The most flexible and powerful way of designing a web application is to use the Module Pattern suggested by Douglas Crockford. You can find some resources here




module = function(){
    var count = 0; // Private Variable for the module. Not accessible from outside
    var increaseCount = function(){ // Private function. Not accessible from outside
        count++;
    };
 
    return {
        init : function(){ // Privileged method. Can be called from outside
            // Here comes the initialisation code
        },
        getCount : function(){ // Privileged method. Can be called from outside
            return count;
        },
        checkCount : function(){
            increaseCount();
            if (this.getCount() > 10)
                alert("count is greater than 10");
        }
    }
}();

As you can see that this pattern allows you incredible control over your JavaScript code. Now you can do something like this to call the getCount privileged method.

module.getCount();

But you cannot access the count variable or the increaseCount private method directly. However, you can access them inside the privileged methods, like we have used the increaseCount private method inside the checkCount privileged method.

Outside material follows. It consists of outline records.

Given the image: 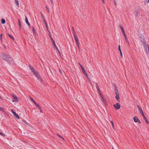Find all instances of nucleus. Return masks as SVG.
Listing matches in <instances>:
<instances>
[{
  "label": "nucleus",
  "mask_w": 149,
  "mask_h": 149,
  "mask_svg": "<svg viewBox=\"0 0 149 149\" xmlns=\"http://www.w3.org/2000/svg\"><path fill=\"white\" fill-rule=\"evenodd\" d=\"M72 33H73L74 36H77L76 35V33H75L74 30H73V31H72Z\"/></svg>",
  "instance_id": "29"
},
{
  "label": "nucleus",
  "mask_w": 149,
  "mask_h": 149,
  "mask_svg": "<svg viewBox=\"0 0 149 149\" xmlns=\"http://www.w3.org/2000/svg\"><path fill=\"white\" fill-rule=\"evenodd\" d=\"M145 0L147 3H149V0Z\"/></svg>",
  "instance_id": "51"
},
{
  "label": "nucleus",
  "mask_w": 149,
  "mask_h": 149,
  "mask_svg": "<svg viewBox=\"0 0 149 149\" xmlns=\"http://www.w3.org/2000/svg\"><path fill=\"white\" fill-rule=\"evenodd\" d=\"M57 135L58 136L60 137L62 139H63V140H64V139L60 135H58V134H57Z\"/></svg>",
  "instance_id": "43"
},
{
  "label": "nucleus",
  "mask_w": 149,
  "mask_h": 149,
  "mask_svg": "<svg viewBox=\"0 0 149 149\" xmlns=\"http://www.w3.org/2000/svg\"><path fill=\"white\" fill-rule=\"evenodd\" d=\"M27 24H28V26H29L30 27L31 26V25H30V24L29 23H28Z\"/></svg>",
  "instance_id": "53"
},
{
  "label": "nucleus",
  "mask_w": 149,
  "mask_h": 149,
  "mask_svg": "<svg viewBox=\"0 0 149 149\" xmlns=\"http://www.w3.org/2000/svg\"><path fill=\"white\" fill-rule=\"evenodd\" d=\"M59 71L60 73H61V74H62V71L60 69H59Z\"/></svg>",
  "instance_id": "46"
},
{
  "label": "nucleus",
  "mask_w": 149,
  "mask_h": 149,
  "mask_svg": "<svg viewBox=\"0 0 149 149\" xmlns=\"http://www.w3.org/2000/svg\"><path fill=\"white\" fill-rule=\"evenodd\" d=\"M50 0V1L51 2V3H52V5H53V1L52 0Z\"/></svg>",
  "instance_id": "48"
},
{
  "label": "nucleus",
  "mask_w": 149,
  "mask_h": 149,
  "mask_svg": "<svg viewBox=\"0 0 149 149\" xmlns=\"http://www.w3.org/2000/svg\"><path fill=\"white\" fill-rule=\"evenodd\" d=\"M30 99L31 100V101L33 102L34 103V104L35 105L37 103L33 99V98L31 97H30Z\"/></svg>",
  "instance_id": "23"
},
{
  "label": "nucleus",
  "mask_w": 149,
  "mask_h": 149,
  "mask_svg": "<svg viewBox=\"0 0 149 149\" xmlns=\"http://www.w3.org/2000/svg\"><path fill=\"white\" fill-rule=\"evenodd\" d=\"M115 98L118 102H120V97L119 94L116 95L115 97Z\"/></svg>",
  "instance_id": "15"
},
{
  "label": "nucleus",
  "mask_w": 149,
  "mask_h": 149,
  "mask_svg": "<svg viewBox=\"0 0 149 149\" xmlns=\"http://www.w3.org/2000/svg\"><path fill=\"white\" fill-rule=\"evenodd\" d=\"M36 77L40 81H42L41 77L38 74V72L36 70L35 71L33 72Z\"/></svg>",
  "instance_id": "2"
},
{
  "label": "nucleus",
  "mask_w": 149,
  "mask_h": 149,
  "mask_svg": "<svg viewBox=\"0 0 149 149\" xmlns=\"http://www.w3.org/2000/svg\"><path fill=\"white\" fill-rule=\"evenodd\" d=\"M74 39L75 40L76 44H77L79 48V41L78 38L77 36H74Z\"/></svg>",
  "instance_id": "7"
},
{
  "label": "nucleus",
  "mask_w": 149,
  "mask_h": 149,
  "mask_svg": "<svg viewBox=\"0 0 149 149\" xmlns=\"http://www.w3.org/2000/svg\"><path fill=\"white\" fill-rule=\"evenodd\" d=\"M29 67L33 72L36 70L31 65H29Z\"/></svg>",
  "instance_id": "9"
},
{
  "label": "nucleus",
  "mask_w": 149,
  "mask_h": 149,
  "mask_svg": "<svg viewBox=\"0 0 149 149\" xmlns=\"http://www.w3.org/2000/svg\"><path fill=\"white\" fill-rule=\"evenodd\" d=\"M101 98L102 101V102L103 104L104 105H107V103L106 99L102 95L100 96Z\"/></svg>",
  "instance_id": "5"
},
{
  "label": "nucleus",
  "mask_w": 149,
  "mask_h": 149,
  "mask_svg": "<svg viewBox=\"0 0 149 149\" xmlns=\"http://www.w3.org/2000/svg\"><path fill=\"white\" fill-rule=\"evenodd\" d=\"M8 36L9 37V34L8 33H7Z\"/></svg>",
  "instance_id": "57"
},
{
  "label": "nucleus",
  "mask_w": 149,
  "mask_h": 149,
  "mask_svg": "<svg viewBox=\"0 0 149 149\" xmlns=\"http://www.w3.org/2000/svg\"><path fill=\"white\" fill-rule=\"evenodd\" d=\"M99 93V95H100V96H102L103 95L102 94V93L101 92V91H100V90H99L98 91Z\"/></svg>",
  "instance_id": "36"
},
{
  "label": "nucleus",
  "mask_w": 149,
  "mask_h": 149,
  "mask_svg": "<svg viewBox=\"0 0 149 149\" xmlns=\"http://www.w3.org/2000/svg\"><path fill=\"white\" fill-rule=\"evenodd\" d=\"M113 149H114L113 148H112Z\"/></svg>",
  "instance_id": "59"
},
{
  "label": "nucleus",
  "mask_w": 149,
  "mask_h": 149,
  "mask_svg": "<svg viewBox=\"0 0 149 149\" xmlns=\"http://www.w3.org/2000/svg\"><path fill=\"white\" fill-rule=\"evenodd\" d=\"M32 31H33V33H35V30L33 27L32 28Z\"/></svg>",
  "instance_id": "38"
},
{
  "label": "nucleus",
  "mask_w": 149,
  "mask_h": 149,
  "mask_svg": "<svg viewBox=\"0 0 149 149\" xmlns=\"http://www.w3.org/2000/svg\"><path fill=\"white\" fill-rule=\"evenodd\" d=\"M120 29H121L122 32L124 31L123 27L121 25H120Z\"/></svg>",
  "instance_id": "25"
},
{
  "label": "nucleus",
  "mask_w": 149,
  "mask_h": 149,
  "mask_svg": "<svg viewBox=\"0 0 149 149\" xmlns=\"http://www.w3.org/2000/svg\"><path fill=\"white\" fill-rule=\"evenodd\" d=\"M12 95L13 98V99L12 100V102H18V99L16 95L13 94H12Z\"/></svg>",
  "instance_id": "3"
},
{
  "label": "nucleus",
  "mask_w": 149,
  "mask_h": 149,
  "mask_svg": "<svg viewBox=\"0 0 149 149\" xmlns=\"http://www.w3.org/2000/svg\"><path fill=\"white\" fill-rule=\"evenodd\" d=\"M111 124H112V125H114V123L113 122V121L112 120H111Z\"/></svg>",
  "instance_id": "50"
},
{
  "label": "nucleus",
  "mask_w": 149,
  "mask_h": 149,
  "mask_svg": "<svg viewBox=\"0 0 149 149\" xmlns=\"http://www.w3.org/2000/svg\"><path fill=\"white\" fill-rule=\"evenodd\" d=\"M18 24H19V26L20 28V29L21 27V25L20 21L19 20H18Z\"/></svg>",
  "instance_id": "28"
},
{
  "label": "nucleus",
  "mask_w": 149,
  "mask_h": 149,
  "mask_svg": "<svg viewBox=\"0 0 149 149\" xmlns=\"http://www.w3.org/2000/svg\"><path fill=\"white\" fill-rule=\"evenodd\" d=\"M102 3H103V4H104L105 2V1H104V0H101Z\"/></svg>",
  "instance_id": "49"
},
{
  "label": "nucleus",
  "mask_w": 149,
  "mask_h": 149,
  "mask_svg": "<svg viewBox=\"0 0 149 149\" xmlns=\"http://www.w3.org/2000/svg\"><path fill=\"white\" fill-rule=\"evenodd\" d=\"M95 86L96 88L98 91L99 90H100L99 87L98 86V84L97 83H95Z\"/></svg>",
  "instance_id": "18"
},
{
  "label": "nucleus",
  "mask_w": 149,
  "mask_h": 149,
  "mask_svg": "<svg viewBox=\"0 0 149 149\" xmlns=\"http://www.w3.org/2000/svg\"><path fill=\"white\" fill-rule=\"evenodd\" d=\"M40 14H41V17H42V19L44 18V16H43V15L42 14V12H40Z\"/></svg>",
  "instance_id": "40"
},
{
  "label": "nucleus",
  "mask_w": 149,
  "mask_h": 149,
  "mask_svg": "<svg viewBox=\"0 0 149 149\" xmlns=\"http://www.w3.org/2000/svg\"><path fill=\"white\" fill-rule=\"evenodd\" d=\"M145 121V122L147 123V124H149V122L148 120V119L147 118H146V117H144V118H143Z\"/></svg>",
  "instance_id": "19"
},
{
  "label": "nucleus",
  "mask_w": 149,
  "mask_h": 149,
  "mask_svg": "<svg viewBox=\"0 0 149 149\" xmlns=\"http://www.w3.org/2000/svg\"><path fill=\"white\" fill-rule=\"evenodd\" d=\"M38 109H39V110H40V111L41 112V113H42V109L41 108V107H38Z\"/></svg>",
  "instance_id": "34"
},
{
  "label": "nucleus",
  "mask_w": 149,
  "mask_h": 149,
  "mask_svg": "<svg viewBox=\"0 0 149 149\" xmlns=\"http://www.w3.org/2000/svg\"><path fill=\"white\" fill-rule=\"evenodd\" d=\"M15 3L17 6L18 7L19 6V4L18 0H15Z\"/></svg>",
  "instance_id": "17"
},
{
  "label": "nucleus",
  "mask_w": 149,
  "mask_h": 149,
  "mask_svg": "<svg viewBox=\"0 0 149 149\" xmlns=\"http://www.w3.org/2000/svg\"><path fill=\"white\" fill-rule=\"evenodd\" d=\"M46 8L48 12H49V9L48 7L47 6H46Z\"/></svg>",
  "instance_id": "31"
},
{
  "label": "nucleus",
  "mask_w": 149,
  "mask_h": 149,
  "mask_svg": "<svg viewBox=\"0 0 149 149\" xmlns=\"http://www.w3.org/2000/svg\"><path fill=\"white\" fill-rule=\"evenodd\" d=\"M118 49H119V50L120 52V56H121V57L122 58H123V54H122V53L121 52V49H120V45H119L118 46Z\"/></svg>",
  "instance_id": "14"
},
{
  "label": "nucleus",
  "mask_w": 149,
  "mask_h": 149,
  "mask_svg": "<svg viewBox=\"0 0 149 149\" xmlns=\"http://www.w3.org/2000/svg\"><path fill=\"white\" fill-rule=\"evenodd\" d=\"M2 58L3 60L6 61L8 62H9V55H8L7 54L5 53H2Z\"/></svg>",
  "instance_id": "1"
},
{
  "label": "nucleus",
  "mask_w": 149,
  "mask_h": 149,
  "mask_svg": "<svg viewBox=\"0 0 149 149\" xmlns=\"http://www.w3.org/2000/svg\"><path fill=\"white\" fill-rule=\"evenodd\" d=\"M115 93L116 94V95L119 94L118 91L117 89H115Z\"/></svg>",
  "instance_id": "21"
},
{
  "label": "nucleus",
  "mask_w": 149,
  "mask_h": 149,
  "mask_svg": "<svg viewBox=\"0 0 149 149\" xmlns=\"http://www.w3.org/2000/svg\"><path fill=\"white\" fill-rule=\"evenodd\" d=\"M116 6V0H113Z\"/></svg>",
  "instance_id": "42"
},
{
  "label": "nucleus",
  "mask_w": 149,
  "mask_h": 149,
  "mask_svg": "<svg viewBox=\"0 0 149 149\" xmlns=\"http://www.w3.org/2000/svg\"><path fill=\"white\" fill-rule=\"evenodd\" d=\"M3 46L4 47V48L6 49V47L4 45H3Z\"/></svg>",
  "instance_id": "54"
},
{
  "label": "nucleus",
  "mask_w": 149,
  "mask_h": 149,
  "mask_svg": "<svg viewBox=\"0 0 149 149\" xmlns=\"http://www.w3.org/2000/svg\"><path fill=\"white\" fill-rule=\"evenodd\" d=\"M112 127H113V129L114 130H115V128H114V124L113 125H112Z\"/></svg>",
  "instance_id": "52"
},
{
  "label": "nucleus",
  "mask_w": 149,
  "mask_h": 149,
  "mask_svg": "<svg viewBox=\"0 0 149 149\" xmlns=\"http://www.w3.org/2000/svg\"><path fill=\"white\" fill-rule=\"evenodd\" d=\"M80 67L81 68L83 73L86 76V77L88 79V77L87 73L85 71L84 67L81 65L80 63H79Z\"/></svg>",
  "instance_id": "4"
},
{
  "label": "nucleus",
  "mask_w": 149,
  "mask_h": 149,
  "mask_svg": "<svg viewBox=\"0 0 149 149\" xmlns=\"http://www.w3.org/2000/svg\"><path fill=\"white\" fill-rule=\"evenodd\" d=\"M140 40L142 42H144V41H145V39L143 37V36H142L141 37H140Z\"/></svg>",
  "instance_id": "16"
},
{
  "label": "nucleus",
  "mask_w": 149,
  "mask_h": 149,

A typical Ext application would look something like this.

module = function(){
    var count = 0; // Private Variable for the module. Not accessible from outside
    var increaseCount = function(){ // Private function. Not accessible from outside
        count++;
    }
 
    return {
        init : function(){ // Privileged method. Can be called from outside
            // Here comes the initialisation code
        },
        getCount : function(){ // Privileged method. Can be called from outside
            return count;
        },
        checkCount : function(){
            increaseCount();
            if (this.getCount() > 10)
                alert("count is greater than 10");
        }
    }
}();
Ext.onReady(module.init, module);

The last statement does two things: it executes the module.init method when the document has been completely loaded, and sets its scope to module. Setting the scope to module means you can call the checkCount method from inside init method like this:

init : function(){
    this.checkCount();
}

This much is sufficient to get you started with designing an Application in Ext. Please refer the Ext Documentation for more specific details.